→ TRECHO DO TEXTO:
§ §

De acordo com a LDB (BRASIL, 1996): “A educação escolar deverá vincular-se ao

mundo do trabalho e à prática social”93. No curso de Letras em que realizei minha pesquisa

de campo, o documento oficial era lembrado sobretudo por essa passagem que legitimava o

argumento de que o principal objetivo da formação dos professores de língua portuguesa

deveria ser capacitá-los para o ensino da norma-padrão, em sua versão tradicional, pois essa

era a exigência do mercado de trabalho. E no caso específico desses profissionais, essa era

uma exigência de duas faces, pois os professores de português deveriam aprender a norma-

padrão para terem boas condições de empregabilidade (principalmente ser aprovado em

concursos públicos) e também porque esse deveria ser seu principal instrumento de trabalho

na educação básica. Diante desse contexto, a norma-padrão representava o principal capital

simbólico (BOURDIEU, 2001) dos professores de português, já que sua identidade

profissional se alicerçava no reconhecimento de que dominavam essa variedade lingüística.

§ §

→ TRECHO DOS DADOS:
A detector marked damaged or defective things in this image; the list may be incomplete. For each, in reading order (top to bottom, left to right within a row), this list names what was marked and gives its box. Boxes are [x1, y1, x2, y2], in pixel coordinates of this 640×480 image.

§ §

→ TAREFA A REALIZAR: Para cada afirmação a seguir, responda sim ou não conforme concorde ou não com o trecho do texto, citando literalmente as palavras que decidem a resposta. (a) No curso de Letras, a LDB era lembrada sobretudo pela passagem que vincula a educação escolar ao mundo do trabalho e à prática social. (b) Segundo o trecho, os professores de português deveriam aprender a norma-padrão por um único motivo: ser aprovados em concursos públicos. (c) A identidade profissional dos professores de português se apoiava no reconhecimento de que dominavam a norma-padrão.

→ EXERCÍCIO RESOLVIDO:
(a) Sim: “o documento oficial era lembrado sobretudo por essa passagem”.
(b) Não: “essa era uma exigência de duas faces”.
(c) Sim: “sua identidade profissional se alicerçava no reconhecimento de que dominavam essa variedade lingüística”.